C’est entendu, l’incivisme des usagers apparaît comme la première cause des accidents de la route. « La route ne tue pas... », selon le refrain chanté naguère par un de nos musiciens. Même s’il convient, certes, de relativiser au regard des insuffisances d’une large proportion du réseau routier national, la réalité quotidienne montre que « c’est nous qui tuons... » sur nos routes. Au ministère des Transports, le diagnostic est posé depuis assez longtemps. Reste à appliquer la thérapeutique la plus adaptée au mal profond de l’insécurité routière. L’intervention récente de la Commission nationale anti-corruption au ministère des Transports, dans le cadre de la deuxième phase des Initiatives à résultats rapides dans le secteur des transports, a été l’occasion de mettre un peu plus le doigt dans la plaie.
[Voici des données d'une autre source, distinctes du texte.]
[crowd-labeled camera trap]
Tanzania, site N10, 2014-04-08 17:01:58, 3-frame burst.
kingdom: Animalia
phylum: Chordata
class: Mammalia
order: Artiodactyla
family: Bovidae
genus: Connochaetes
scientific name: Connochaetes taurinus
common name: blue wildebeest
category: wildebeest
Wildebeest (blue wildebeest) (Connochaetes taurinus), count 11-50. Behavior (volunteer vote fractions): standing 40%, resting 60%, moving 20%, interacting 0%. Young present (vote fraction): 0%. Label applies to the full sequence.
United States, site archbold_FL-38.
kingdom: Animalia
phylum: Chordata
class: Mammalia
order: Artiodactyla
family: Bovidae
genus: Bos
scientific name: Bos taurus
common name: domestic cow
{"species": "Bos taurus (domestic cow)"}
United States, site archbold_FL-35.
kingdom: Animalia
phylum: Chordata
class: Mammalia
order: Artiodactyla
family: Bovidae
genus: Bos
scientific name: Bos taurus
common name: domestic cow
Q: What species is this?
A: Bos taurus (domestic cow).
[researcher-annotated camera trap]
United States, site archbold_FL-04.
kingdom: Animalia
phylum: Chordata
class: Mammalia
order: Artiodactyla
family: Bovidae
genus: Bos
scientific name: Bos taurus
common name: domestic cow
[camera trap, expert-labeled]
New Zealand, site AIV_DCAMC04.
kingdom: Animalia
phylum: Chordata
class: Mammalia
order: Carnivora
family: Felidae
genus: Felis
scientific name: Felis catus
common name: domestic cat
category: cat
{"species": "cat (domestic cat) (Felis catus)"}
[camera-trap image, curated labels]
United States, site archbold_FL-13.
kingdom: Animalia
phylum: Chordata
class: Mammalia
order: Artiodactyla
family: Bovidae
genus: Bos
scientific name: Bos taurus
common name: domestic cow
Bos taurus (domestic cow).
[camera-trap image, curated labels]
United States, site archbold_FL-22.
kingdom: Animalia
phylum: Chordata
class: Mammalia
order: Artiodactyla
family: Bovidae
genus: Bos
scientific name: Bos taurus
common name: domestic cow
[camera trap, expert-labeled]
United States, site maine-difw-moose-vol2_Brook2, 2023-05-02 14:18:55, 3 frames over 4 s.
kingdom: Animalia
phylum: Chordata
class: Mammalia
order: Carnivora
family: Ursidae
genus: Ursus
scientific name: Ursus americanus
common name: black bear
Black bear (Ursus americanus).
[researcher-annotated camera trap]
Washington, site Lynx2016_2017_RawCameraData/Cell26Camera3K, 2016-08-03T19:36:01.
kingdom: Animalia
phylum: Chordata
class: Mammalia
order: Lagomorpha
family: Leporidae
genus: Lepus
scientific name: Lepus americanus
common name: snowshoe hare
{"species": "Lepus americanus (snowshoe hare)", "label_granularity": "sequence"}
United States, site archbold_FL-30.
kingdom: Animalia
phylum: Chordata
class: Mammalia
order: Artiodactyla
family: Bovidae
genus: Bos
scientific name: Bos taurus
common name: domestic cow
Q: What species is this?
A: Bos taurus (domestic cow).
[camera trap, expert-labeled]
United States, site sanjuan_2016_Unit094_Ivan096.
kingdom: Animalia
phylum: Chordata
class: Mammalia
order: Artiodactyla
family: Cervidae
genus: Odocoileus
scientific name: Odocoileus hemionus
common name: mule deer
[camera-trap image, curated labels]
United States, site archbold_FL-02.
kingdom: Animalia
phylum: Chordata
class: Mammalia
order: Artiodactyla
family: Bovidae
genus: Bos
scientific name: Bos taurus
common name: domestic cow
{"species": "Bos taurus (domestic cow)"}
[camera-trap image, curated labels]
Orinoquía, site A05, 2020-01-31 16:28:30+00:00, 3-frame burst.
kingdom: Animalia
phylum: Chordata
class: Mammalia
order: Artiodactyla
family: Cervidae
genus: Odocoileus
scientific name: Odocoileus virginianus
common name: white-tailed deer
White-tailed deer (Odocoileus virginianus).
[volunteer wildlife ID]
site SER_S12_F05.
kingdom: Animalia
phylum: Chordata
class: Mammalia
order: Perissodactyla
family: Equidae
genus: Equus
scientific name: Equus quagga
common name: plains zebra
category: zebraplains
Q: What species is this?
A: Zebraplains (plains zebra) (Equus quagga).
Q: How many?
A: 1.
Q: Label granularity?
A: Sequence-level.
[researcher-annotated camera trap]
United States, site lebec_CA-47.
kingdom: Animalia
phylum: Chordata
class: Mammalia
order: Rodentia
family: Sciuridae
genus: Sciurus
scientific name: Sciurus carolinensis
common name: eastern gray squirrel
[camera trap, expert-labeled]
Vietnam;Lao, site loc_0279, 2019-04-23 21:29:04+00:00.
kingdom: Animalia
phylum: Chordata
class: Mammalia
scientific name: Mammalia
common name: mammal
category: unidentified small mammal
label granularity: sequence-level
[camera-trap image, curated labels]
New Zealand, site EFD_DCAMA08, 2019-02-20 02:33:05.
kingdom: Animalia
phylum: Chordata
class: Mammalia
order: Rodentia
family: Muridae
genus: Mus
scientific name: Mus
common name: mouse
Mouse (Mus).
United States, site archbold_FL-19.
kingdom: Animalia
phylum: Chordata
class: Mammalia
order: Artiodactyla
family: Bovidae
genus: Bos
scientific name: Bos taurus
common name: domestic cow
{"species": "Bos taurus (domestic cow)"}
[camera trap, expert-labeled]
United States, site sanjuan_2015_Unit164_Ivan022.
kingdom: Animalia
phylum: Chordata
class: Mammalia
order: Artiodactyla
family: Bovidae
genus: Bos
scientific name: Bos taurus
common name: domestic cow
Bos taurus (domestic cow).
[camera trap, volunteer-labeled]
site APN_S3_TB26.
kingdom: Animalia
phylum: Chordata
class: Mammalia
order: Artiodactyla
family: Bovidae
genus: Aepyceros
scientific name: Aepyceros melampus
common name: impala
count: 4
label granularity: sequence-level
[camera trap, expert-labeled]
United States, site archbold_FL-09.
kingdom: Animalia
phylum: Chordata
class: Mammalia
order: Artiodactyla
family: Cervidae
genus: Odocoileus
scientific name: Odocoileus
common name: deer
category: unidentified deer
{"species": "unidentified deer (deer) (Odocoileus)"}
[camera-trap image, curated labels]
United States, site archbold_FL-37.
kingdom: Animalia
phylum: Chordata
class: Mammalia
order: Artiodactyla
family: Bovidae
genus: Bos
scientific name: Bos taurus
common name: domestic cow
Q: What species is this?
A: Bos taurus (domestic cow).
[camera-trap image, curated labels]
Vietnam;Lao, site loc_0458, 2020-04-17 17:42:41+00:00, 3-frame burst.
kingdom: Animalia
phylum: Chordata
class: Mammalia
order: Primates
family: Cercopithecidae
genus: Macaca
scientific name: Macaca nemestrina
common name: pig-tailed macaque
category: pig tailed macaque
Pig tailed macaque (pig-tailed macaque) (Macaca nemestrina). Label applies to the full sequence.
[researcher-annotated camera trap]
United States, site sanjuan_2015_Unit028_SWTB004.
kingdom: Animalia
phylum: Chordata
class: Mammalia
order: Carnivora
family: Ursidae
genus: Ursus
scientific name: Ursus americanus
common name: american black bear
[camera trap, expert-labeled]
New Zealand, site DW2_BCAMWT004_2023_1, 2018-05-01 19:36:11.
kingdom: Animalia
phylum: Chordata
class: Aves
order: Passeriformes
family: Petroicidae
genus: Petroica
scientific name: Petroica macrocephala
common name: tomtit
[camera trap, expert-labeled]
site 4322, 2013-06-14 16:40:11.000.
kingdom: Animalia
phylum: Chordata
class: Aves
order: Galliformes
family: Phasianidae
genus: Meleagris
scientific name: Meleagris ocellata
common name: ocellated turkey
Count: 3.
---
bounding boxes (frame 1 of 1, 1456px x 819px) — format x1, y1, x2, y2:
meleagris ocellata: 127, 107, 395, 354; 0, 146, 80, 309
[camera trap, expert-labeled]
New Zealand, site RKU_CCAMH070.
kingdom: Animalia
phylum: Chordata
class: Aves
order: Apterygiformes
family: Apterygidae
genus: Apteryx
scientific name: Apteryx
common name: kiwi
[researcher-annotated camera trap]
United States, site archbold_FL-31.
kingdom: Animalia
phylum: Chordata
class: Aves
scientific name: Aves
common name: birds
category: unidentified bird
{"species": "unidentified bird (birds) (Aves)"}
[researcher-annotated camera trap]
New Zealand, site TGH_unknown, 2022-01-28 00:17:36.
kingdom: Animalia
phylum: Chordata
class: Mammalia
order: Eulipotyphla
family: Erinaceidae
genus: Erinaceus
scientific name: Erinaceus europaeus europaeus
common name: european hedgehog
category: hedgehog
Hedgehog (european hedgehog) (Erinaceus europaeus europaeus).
Les mauvais comportements et autres dérives à l’origine des trop nombreux accidents survenant sur nos routes ont un lien causal avéré avec les pratiques de corruption lors des examens pour l’obtention du permis de conduire.
L’informatisation à partir de 2009 de la délivrance des titres de transport, dont le permis de conduire, avait pu faire espérer sinon l’éradication, du moins une forte réduction du faux dans le circuit allant de l’examen du permis de conduire à la délivrance d’un document sécurisé. Les mêmes causes produisant les mêmes effets, force est de constater le faux reste profondément enraciné dans les habitudes des intervenants sur toute la chaîne : candidats au permis de conduire, auto-écoles, services régionaux et centraux des Transports. Pressés d’obtenir le précieux document sans passer par une formation minimale payante suivi des épreuves de l’examen du permis de conduire, de nombreux candidats sans scrupule empruntent la voie de la facilité qui consiste à acheter littéralement le précieux document. Des promoteurs d’auto-écoles et des agents avides de gain facile s’en mettent plein les poches sans s’embarrasser non plus du moindre scrupule, dans un circuit bien huilé de corruption, en l’occurrence particulièrement meurtrier dans ses conséquences.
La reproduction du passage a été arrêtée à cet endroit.